Narra el P. Auriema que una pobre pastorcilla que guardaba su rebaño amaba tanto a María, que toda su delicia consistía en ir a la ermita de nuestra Señora que había en el monte y estarse allí, mientras pastaba el rebaño, hablando y haciendo homenajes a su amada Madre. Como la imagen, que era de talla, estaba desprovista de adornos, como pudo le hizo un manto. Otro día, con flores del campo hizo una guirnalda y subiendo sobre el altar puso la corona a la Virgen, diciendo:
“Madre mía, bien quisiera ponerte corona de oro y piedras preciosas, pero como soy pobre recibe de mí esta corona de flores y acéptala en señal del amor que te tengo”. Con éstos y otros obsequios procuraba siempre esta devota jovencita servir y honrar a su amada Señora.
Pero veamos cómo recompensó esta buena Madre las visitas y el amor de esta hija suya.

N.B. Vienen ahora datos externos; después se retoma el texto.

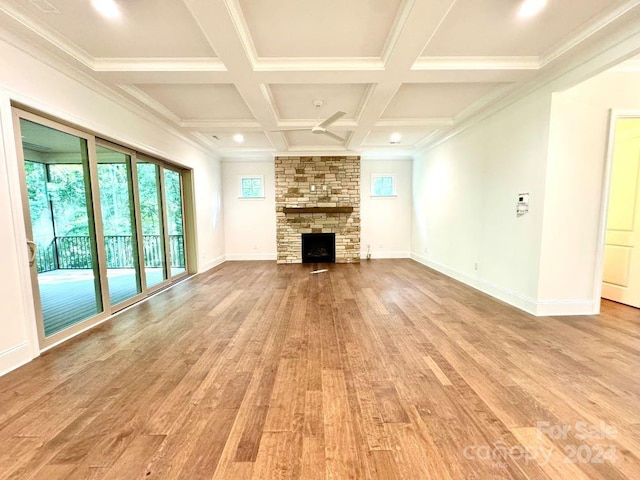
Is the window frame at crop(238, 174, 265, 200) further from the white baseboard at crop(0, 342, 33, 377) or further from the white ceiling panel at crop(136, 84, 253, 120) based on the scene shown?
the white baseboard at crop(0, 342, 33, 377)

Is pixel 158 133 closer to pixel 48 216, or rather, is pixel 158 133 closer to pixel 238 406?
pixel 48 216

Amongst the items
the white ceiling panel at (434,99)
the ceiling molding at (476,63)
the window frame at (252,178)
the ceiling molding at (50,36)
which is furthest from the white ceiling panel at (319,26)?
the window frame at (252,178)

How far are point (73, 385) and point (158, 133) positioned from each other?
3.68 m

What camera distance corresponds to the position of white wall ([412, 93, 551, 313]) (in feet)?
10.5

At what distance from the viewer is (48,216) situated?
2.79 m

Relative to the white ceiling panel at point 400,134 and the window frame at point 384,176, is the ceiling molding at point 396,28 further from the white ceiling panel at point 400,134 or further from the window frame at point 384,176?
the window frame at point 384,176

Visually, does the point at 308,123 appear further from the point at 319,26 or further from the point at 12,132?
the point at 12,132

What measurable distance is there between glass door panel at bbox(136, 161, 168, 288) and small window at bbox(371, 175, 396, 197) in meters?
5.07

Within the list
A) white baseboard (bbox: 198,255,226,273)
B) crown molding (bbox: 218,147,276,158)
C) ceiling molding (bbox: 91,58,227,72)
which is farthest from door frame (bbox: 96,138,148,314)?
crown molding (bbox: 218,147,276,158)

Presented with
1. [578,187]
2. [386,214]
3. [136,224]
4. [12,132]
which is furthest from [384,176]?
[12,132]

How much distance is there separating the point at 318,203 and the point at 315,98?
3438 mm

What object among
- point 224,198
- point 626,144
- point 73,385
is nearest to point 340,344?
point 73,385

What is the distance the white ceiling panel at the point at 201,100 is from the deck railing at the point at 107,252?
2.02 metres

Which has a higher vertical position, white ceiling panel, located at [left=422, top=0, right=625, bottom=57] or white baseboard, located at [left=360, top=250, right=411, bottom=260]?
white ceiling panel, located at [left=422, top=0, right=625, bottom=57]
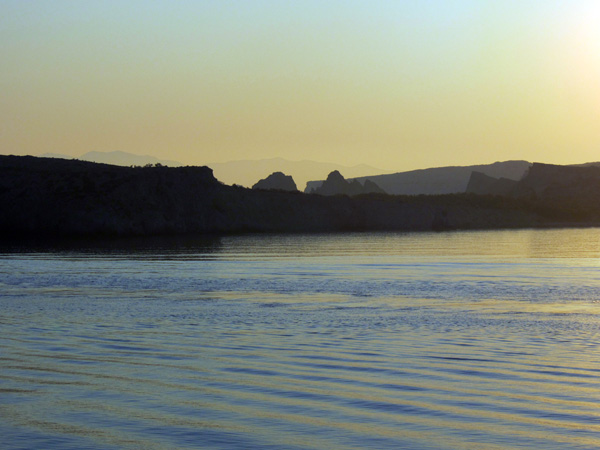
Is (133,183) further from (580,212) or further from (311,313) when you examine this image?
(580,212)

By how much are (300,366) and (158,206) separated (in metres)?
87.5

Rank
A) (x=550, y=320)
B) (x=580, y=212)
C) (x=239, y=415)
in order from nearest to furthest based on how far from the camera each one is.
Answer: (x=239, y=415)
(x=550, y=320)
(x=580, y=212)

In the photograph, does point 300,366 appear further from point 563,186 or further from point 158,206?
point 563,186

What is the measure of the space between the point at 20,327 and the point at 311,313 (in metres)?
7.55

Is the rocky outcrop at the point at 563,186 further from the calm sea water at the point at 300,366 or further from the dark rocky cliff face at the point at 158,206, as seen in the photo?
the calm sea water at the point at 300,366

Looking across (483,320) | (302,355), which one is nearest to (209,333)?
(302,355)

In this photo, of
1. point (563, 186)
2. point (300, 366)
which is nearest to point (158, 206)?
point (300, 366)

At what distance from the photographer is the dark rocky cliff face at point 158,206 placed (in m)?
95.0

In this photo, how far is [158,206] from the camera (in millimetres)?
99438

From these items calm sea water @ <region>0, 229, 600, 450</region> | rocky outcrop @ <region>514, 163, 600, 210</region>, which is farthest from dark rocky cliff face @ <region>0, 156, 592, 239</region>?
calm sea water @ <region>0, 229, 600, 450</region>

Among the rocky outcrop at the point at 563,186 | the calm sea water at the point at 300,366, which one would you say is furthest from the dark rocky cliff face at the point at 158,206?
the calm sea water at the point at 300,366

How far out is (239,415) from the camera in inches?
418

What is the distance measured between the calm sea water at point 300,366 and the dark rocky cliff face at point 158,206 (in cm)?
6630

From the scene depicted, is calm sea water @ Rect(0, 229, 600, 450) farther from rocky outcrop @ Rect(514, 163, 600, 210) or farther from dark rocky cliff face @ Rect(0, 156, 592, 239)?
rocky outcrop @ Rect(514, 163, 600, 210)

Cayó la joven pastorcita gravemente enferma, y sucedió que dos religiosos pasaban por aquellos parajes. Cansados del viaje, se pusieron a descansar bajo un árbol. Uno de ellos dormía, pero ambos tuvieron la misma visión. Vieron una comitiva de hermosísimas doncellas, entre las que descollaba una en belleza y majestad. “¿Quién eres, señora, y dónde vas por estos caminos?”, le preguntó uno de los religiosos a la doncella de sin igual majestad. “Soy la Madre de Dios –le respondió- que voy con estas santas vírgenes a visitar a una pastorcilla que en la próxima aldea se halla moribunda y que tantas veces me ha visitado”. Dicho esto, desapareció la visión. Los dos buenos siervos de Dios se dijeron: “Vamos nosotros también a visitarla”. Se pusieron en camino y pronto encontraron la casita y a la pastorcita en su lecho de paja. La saludaron y ella les dijo: “Hermanos, rogad a Dios que os haga ver la compañía que me asiste”. Se arrodillaron y vieron a María que estaba junto a la moribunda con una corona en la mano y la consolaba. Luego las santas vírgenes de la comitiva iniciaron un canto dulcísimo. En los transportes de tan celestial armonía y mientras María hacía ademán de colocarle la corona, la bendita alma de la pastorcita abandonó su cuerpo yendo con María al paraíso.